The SG includes definitions for:

  • Financial strength and resilience: defined as maintaining effective capital and liquidity governance and planning processes, and sufficiency of related positions, to provide for continuity of the consolidated organization (including its critical operations and banking offices) through a range of conditions.
  • Operational strength and resilience: defined as maintaining effective governance and controls to provide for continuity of the consolidated organization (including its critical operations and banking offices) and to promote compliance with laws and regulations, including those related to consumer protection, through a range of conditions.

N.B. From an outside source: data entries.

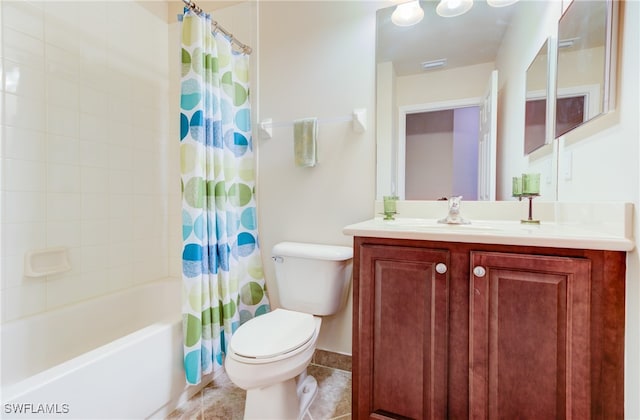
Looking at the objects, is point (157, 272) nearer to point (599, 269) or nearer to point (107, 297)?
point (107, 297)

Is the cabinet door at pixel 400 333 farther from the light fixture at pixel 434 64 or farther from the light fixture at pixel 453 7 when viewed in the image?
the light fixture at pixel 453 7

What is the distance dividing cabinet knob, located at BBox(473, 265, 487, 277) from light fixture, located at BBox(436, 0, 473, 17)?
4.36ft

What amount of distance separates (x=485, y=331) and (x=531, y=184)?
2.41 feet

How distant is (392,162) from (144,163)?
167 centimetres

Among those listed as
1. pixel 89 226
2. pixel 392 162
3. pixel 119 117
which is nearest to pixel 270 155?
pixel 392 162

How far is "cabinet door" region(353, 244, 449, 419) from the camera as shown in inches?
39.8

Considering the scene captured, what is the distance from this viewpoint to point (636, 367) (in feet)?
2.53

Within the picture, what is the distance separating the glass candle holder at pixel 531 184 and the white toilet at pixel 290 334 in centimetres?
88

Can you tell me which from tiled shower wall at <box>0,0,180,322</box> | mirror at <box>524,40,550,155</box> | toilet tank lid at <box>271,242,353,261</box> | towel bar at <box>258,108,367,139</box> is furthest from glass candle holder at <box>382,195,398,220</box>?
tiled shower wall at <box>0,0,180,322</box>

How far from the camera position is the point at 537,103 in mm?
1345

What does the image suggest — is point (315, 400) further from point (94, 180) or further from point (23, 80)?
point (23, 80)

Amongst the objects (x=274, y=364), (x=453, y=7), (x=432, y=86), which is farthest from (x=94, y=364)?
(x=453, y=7)

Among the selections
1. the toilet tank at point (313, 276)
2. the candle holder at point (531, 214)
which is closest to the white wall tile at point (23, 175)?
the toilet tank at point (313, 276)

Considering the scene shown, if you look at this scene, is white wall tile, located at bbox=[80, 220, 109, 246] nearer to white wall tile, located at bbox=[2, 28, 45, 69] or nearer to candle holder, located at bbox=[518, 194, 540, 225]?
white wall tile, located at bbox=[2, 28, 45, 69]
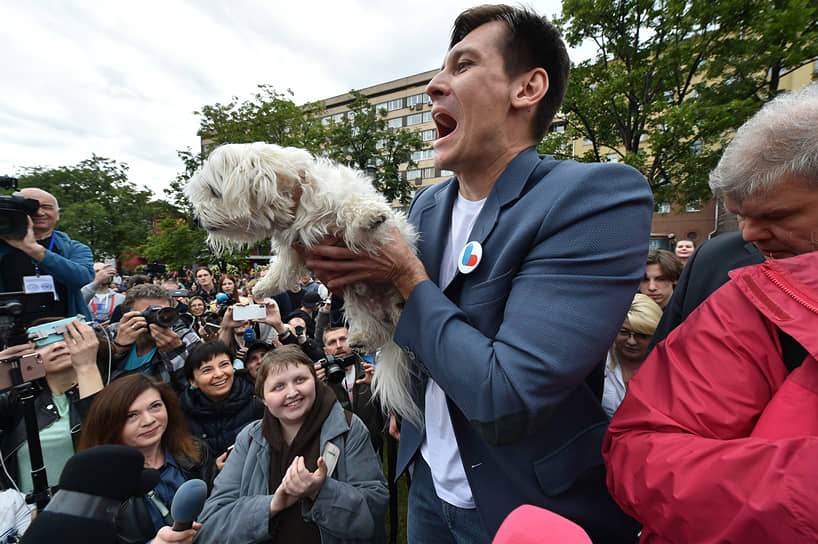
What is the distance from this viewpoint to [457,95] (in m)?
1.31

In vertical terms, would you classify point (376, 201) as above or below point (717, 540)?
above

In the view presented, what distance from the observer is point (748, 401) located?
84 centimetres

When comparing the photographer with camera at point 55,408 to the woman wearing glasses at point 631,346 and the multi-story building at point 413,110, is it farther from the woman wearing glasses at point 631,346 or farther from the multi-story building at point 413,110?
the multi-story building at point 413,110

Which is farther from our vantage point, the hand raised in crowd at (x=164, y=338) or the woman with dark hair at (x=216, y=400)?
the hand raised in crowd at (x=164, y=338)

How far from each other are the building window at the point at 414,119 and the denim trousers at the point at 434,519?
47553mm

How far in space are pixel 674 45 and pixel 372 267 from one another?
47.6 feet

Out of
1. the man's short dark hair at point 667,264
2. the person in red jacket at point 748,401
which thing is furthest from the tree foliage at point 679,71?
the person in red jacket at point 748,401

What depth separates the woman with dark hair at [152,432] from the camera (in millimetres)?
2271

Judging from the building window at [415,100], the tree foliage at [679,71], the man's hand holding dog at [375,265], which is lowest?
the man's hand holding dog at [375,265]

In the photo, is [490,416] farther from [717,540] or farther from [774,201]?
[774,201]

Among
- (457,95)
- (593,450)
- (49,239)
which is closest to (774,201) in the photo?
(593,450)

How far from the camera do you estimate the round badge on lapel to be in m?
1.17

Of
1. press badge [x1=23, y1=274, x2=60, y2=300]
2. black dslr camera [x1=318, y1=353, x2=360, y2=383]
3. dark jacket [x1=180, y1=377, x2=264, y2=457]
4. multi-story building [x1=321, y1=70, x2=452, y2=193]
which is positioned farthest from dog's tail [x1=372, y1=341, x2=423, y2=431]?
multi-story building [x1=321, y1=70, x2=452, y2=193]

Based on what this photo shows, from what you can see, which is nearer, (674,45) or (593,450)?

and provides for 5 Key Attributes of an Effective Board of Directors

  1. Set Clear, Aligned, and Consistent Direction Regarding the Firm’s Strategy and Risk Appetite
    A clear strategy is defined as a firm’s strategic objectives for its businesses while helping to establish and maintain: (a) an effective risk management structure; (b) appropriate processes and resources for strategy implementation, plans, and budgets for each business line and risk management or control function; (c) an effective risk management and control function and (d) provides direction to senior management about how to determine which business opportunities to pursue consistent with the firm’s risk appetite and risk management capacity.
    A clear risk appetite includes sufficient detail to enable the firm’s chief risk officer and its independent risk management function to set firm-wide risk limits. The guidance defines an independent risk management function as one that is responsible for identifying, measuring, aggregating, and reporting risks in a comprehensive and independent manner. Risk limits refers to thresholds that constrain risk-taking so that the level and type of risks assumed remains consistent with the firm-wide risk appetite. Internal risk management sets risk limits in aggregate by concentration and risk type, as well as at more granular levels as appropriate.
  2. Direct Senior Management Regarding the Board’s Information Needs
    An effective BOD directs its senior management team to:
    • Provide directors with information that is sufficient in scope, detail, and analysis to enable the BOD to make sound, well-informed decisions and consider potential risks.
    • Direct senior management to provide it with information that is timely, accurate, and well organized. An effective board also evaluates the sufficiency and quality of information it receives and directs senior management to (a) provide more information, (b) address any concerns regarding the volume, structure, content, or quality of the information it receives, or (c) improve relevant firm processes and practices for the preparation of such information.
  3. Oversee and Hold Senior Management Accountable
    An effective BOD will look into:
    • Drivers, indicators, and trends related to current and emerging risks.
    • Adherence to the board-approved strategy and risk appetite by relevant lines of business.
    • Material or persistent deficiencies in risk management or control practices, whether in policy or in practice.
    • Reports of internal and external complaints, including “whistleblower” reports.
    • Having independent directors who are sufficiently empowered to serve as an effective check against firm executives who sit on the board and senior management.
  4. Support the Independence and Stature of Independent Risk Management and Internal Audit
    An effective risk committee and audit committee engage in:
    • Causes and consequences of material or persistent breaches of the firm’s risk appetite and risk limits.
    • Timeliness of remediation of material or persistent internal audit and supervisory findings.
    • Appropriateness of the annual audit plan.
    • Communicating directly with the chief risk officer on material risk management issues.
    • Overseeing the appropriateness of independent risk management’s budget, staffing, and systems of internal controls.
    • Coordinating with the compliance function.
    • Providing independent risk management with direct and unrestricted access to the risk committee.
  5. Maintain a Capable Board Composition and Governance Structure
    An effective BOD:
    • Considers whether its composition, governance structure, and practices support the firm’s safety and soundness and the ability to promote compliance with laws and regulations.
    • Establishes a process designed to identify and select potential director nominees with a mix of skills, knowledge, experience, and perspectives.
    • Maintains a governance structure capable of overseeing senior management and addressing issues arising from the firm’s size, scope of operations, activities, risk profile, and resolvability.
    • Establishes committees and management-to-committee reporting lines to support effective oversight, timely access to information, and sound decision-making.
    • Has the capacity to engage third-party advisors and consultants, when appropriate, to supplement the board’s knowledge, expertise, and experience and support the board in making sound, well-informed decisions.
    • Evaluates on an ongoing basis its strengths and weaknesses, including the performance of the board committees, particularly the risk, audit, and other key committees.
    • Adapts its structure and practices to address identified weaknesses or deficiencies and as the firm’s asset size, scope of operations, risk profile, and other characteristics change over time.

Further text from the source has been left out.